I have an appointment setup for Saturday.


----------



## Mason (Sep 17, 2008)

Hiccups. My poor puppy. He's almost six months old, and still gets them. It's hilarious (and somewhat sad) when he does because they aren't normal, every-couple-of-seconds hiccups. They come in rapid succession for about 5-10 seconds, exacerbated by the fact that they make him even more excited, and then its over. He gets them after eating, when he's really excited, heck, even in his sleep.

I've been told its a growing thing. The diaphragm fails to expand at the rate the puppy is growing, so they get hiccups very easily. Your pup most likely grow out of it


----------



## Patt (Feb 12, 2008)

watchmaker said:


> I have an appointment setup for Saturday.


YAY I'm happy to hear that. 

He's had a rough start in life, but I'm sure you'll make up for it.  Puppies gulp a lot of air when they eat fast, maybe once in a while you could hand feed him to slow him down. Or put the pieces of his dog food on a cookie baking sheet so it takes him a while to eat them. "Dachshunds for Dummies" is a great book and will give you lots of tips. I have fed Innova puppy food. Now they get Innova adult food and I sometimes rotate with Wellness brand. 

Thanks for taking in this little cutie, I'm sure you will have many years of love and fun with him. BTW what did you name him?


----------

> _DATASET SECTION_:
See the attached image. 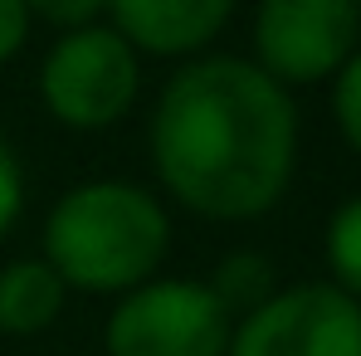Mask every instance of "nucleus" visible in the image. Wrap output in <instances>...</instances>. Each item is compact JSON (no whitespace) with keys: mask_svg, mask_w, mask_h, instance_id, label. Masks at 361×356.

> _PROBLEM DESCRIPTION_:
From the thread about the puppy's hiccups, set down the stretch from "## Mason (Sep" through "(Feb 12, 2008)" word for word.

> _EXERCISE ANSWER_:
## Mason (Sep 17, 2008)

Hiccups. My poor puppy. He's almost six months old, and still gets them. It's hilarious (and somewhat sad) when he does because they aren't normal, every-couple-of-seconds hiccups. They come in rapid succession for about 5-10 seconds, exacerbated by the fact that they make him even more excited, and then its over. He gets them after eating, when he's really excited, heck, even in his sleep.

I've been told its a growing thing. The diaphragm fails to expand at the rate the puppy is growing, so they get hiccups very easily. Your pup most likely grow out of it


----------



## Patt (Feb 12, 2008)